There’s something in the way he voices each female character, from Hermoine Grainger to Dolores Umbridge, which reeks of misogyny. The way to sound like a woman, in Fry’s view, is to make yourself high-pitched, whiny and annoying, no matter what you have to say. I haven’t banned my son from listening because the books are still wonderful. Nonetheless, every time I hear Fry holding forth, I’m reminded of Liz Lochhead’s poem “Men Talk”: “Women prattle / Women waffle and wiffle / Men talk.”
And if women are going to keep talking, it seems that the least they can do is shut up about serious issues such as their own existence in law. Fry has become the latest self-appointed man of reason to express dismay at Rowling’s involvement in current debates around sex and gender. Speaking to The Show People podcast, Fry, a man who once told sexual abuse victims to “grow up” and stop being so “self-pitying”, believes that Rowling, a woman who uses her own money to help such victims, has become “cruel” and “mocking”. Then again, he suggests, perhaps she can’t help it.
“She has been radicalised, I fear,” he told the podcast. “Perhaps by Terfs, but also by the vitriol that is thrown at her.” He added: “I’m afraid she seems to be a lost cause for us.”
Oh no! Not another weak lady brain destroyed by “radicalisation”!
The spectre of “radicalised woman” has loomed over the gender wars for years. When Mumsnet users first started to question the impact of gender ideology on women’s rights, it prompted a spate of handwringing articles about those poor, bored mummies, their mushy mummy brains poisoned by such terrible ideas as “there are only two sexes” and “gender non-conforming girls don’t need their breasts cut off”.
In her 2021 piece “The Road to Terfdom”, the journalist Katie J.M. Barker claimed to want to know “why so many Mumsnetters […] were invigorated by an outdated and bigoted perspective on gender”. She wrote that “many of the posters wrote about feeling newly disenfranchised and isolated after giving birth for the first time.” Then, “through organizing around this ‘taboo’ issue […] they were experiencing solidarity and a sense of purpose that had been missing in their postnatal lives.”
Yes, that’s right. The women of Mumsnet only started thinking female prisoners shouldn’t have to share cells with male rapists because they were sick of watching yet another episode of In the Night Garden. It’s not as though these women could have reached the point of believing the things they did by interrogating all of the stories trans activists told them and finding them to be at best meaningless, and at worst hateful.

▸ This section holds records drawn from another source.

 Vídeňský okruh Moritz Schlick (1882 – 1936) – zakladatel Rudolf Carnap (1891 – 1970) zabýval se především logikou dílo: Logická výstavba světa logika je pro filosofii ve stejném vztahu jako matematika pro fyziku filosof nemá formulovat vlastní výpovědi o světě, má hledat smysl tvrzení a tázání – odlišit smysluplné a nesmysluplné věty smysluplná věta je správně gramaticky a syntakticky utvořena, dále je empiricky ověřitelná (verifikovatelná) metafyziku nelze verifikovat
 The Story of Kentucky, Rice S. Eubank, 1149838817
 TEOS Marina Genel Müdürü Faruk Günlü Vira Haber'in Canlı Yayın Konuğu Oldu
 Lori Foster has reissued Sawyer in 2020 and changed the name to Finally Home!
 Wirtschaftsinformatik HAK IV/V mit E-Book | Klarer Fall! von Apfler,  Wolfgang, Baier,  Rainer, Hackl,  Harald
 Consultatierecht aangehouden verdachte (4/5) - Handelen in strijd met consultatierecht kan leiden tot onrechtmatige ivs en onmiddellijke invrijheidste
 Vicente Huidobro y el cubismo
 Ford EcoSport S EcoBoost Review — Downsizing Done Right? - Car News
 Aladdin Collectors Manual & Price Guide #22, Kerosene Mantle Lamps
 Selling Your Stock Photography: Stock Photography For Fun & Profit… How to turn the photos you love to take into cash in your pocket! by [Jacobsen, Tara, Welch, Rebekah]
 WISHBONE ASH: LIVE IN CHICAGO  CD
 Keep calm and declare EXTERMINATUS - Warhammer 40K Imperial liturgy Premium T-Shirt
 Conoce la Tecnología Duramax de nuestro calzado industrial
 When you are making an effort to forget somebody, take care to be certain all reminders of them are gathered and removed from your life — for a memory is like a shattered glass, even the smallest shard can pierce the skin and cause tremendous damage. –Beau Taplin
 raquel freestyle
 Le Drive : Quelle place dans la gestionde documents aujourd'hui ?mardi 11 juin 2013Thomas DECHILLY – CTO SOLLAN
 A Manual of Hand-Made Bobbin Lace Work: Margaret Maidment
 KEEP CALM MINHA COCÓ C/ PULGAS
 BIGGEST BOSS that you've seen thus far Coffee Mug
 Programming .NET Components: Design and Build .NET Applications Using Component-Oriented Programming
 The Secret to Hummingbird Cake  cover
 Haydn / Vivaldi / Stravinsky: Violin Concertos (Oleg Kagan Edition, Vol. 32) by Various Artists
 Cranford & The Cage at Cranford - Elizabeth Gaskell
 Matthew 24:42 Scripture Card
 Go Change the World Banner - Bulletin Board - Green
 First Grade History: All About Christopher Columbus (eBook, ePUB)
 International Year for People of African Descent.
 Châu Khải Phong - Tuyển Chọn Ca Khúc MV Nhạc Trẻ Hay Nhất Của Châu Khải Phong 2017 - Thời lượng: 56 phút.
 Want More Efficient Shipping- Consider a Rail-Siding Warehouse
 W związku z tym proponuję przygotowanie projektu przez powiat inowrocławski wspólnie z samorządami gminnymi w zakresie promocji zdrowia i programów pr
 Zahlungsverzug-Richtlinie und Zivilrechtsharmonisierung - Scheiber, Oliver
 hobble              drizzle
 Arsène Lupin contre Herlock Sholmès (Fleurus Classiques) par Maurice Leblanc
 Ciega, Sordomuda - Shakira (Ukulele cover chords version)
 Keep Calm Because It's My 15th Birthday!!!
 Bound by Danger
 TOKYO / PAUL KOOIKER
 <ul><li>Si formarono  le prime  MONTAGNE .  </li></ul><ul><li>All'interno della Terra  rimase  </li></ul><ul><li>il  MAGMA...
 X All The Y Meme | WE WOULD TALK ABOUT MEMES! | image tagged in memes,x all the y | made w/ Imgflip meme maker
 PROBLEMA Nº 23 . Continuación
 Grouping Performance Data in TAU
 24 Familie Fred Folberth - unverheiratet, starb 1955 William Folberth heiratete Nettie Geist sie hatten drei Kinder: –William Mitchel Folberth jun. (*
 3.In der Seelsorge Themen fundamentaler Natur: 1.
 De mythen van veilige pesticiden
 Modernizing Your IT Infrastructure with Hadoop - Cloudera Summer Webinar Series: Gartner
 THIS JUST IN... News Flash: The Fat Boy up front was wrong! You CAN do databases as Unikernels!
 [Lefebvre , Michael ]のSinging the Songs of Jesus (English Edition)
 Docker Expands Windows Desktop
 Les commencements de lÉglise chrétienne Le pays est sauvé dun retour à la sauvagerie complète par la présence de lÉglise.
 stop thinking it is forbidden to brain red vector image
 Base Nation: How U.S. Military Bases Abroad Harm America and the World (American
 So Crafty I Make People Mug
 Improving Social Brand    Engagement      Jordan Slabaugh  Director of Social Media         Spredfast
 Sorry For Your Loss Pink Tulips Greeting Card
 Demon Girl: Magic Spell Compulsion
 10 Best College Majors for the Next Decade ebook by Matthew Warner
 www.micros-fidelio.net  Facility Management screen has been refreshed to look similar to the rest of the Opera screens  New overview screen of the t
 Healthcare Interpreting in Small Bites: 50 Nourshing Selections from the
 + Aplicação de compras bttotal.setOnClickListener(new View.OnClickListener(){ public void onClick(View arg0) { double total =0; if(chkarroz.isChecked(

In Fry’s version of the “radicalised woman” slur, it’s implied that Rowling has been driven to extremes not by domestic boredom, but “by the vitriol that is thrown at her”. Presumably, this is the vitriol thrown by trans activists following her 2020 blogpost on sex and gender, which does rather suggest that 2020 Rowling is no longer seen as radicalised — not that those suggesting this now showed much support for her then. In any case, Fry avoids addressing a single one of Rowling’s arguments from then or today. Instead, the very fact that she has suffered such appalling abuse is used as evidence, not that those attacking her are extremists, but that she is now “a lost cause”.
The ultimate irony of the “radicalisation” slur is that no one needs to be radicalised into believing the same things everyone on the planet believed 10 years ago. It is darkly hilarious to think that feminists popping champagne corks are held up as examples of damaged, brainwashed bigots, while men who take to the streets calling for their deaths are merely considered to have taken things a bit far in the name of a just cause.
I doubt that the Stephen Fry who recorded the Harry Potter books could have predicted that one day, he’d be on the side of those men. Still, that Fry’s low-level misogyny always made him vulnerable to radicalisation. Perhaps there’s a way back, but my feeling is he’s too far gone.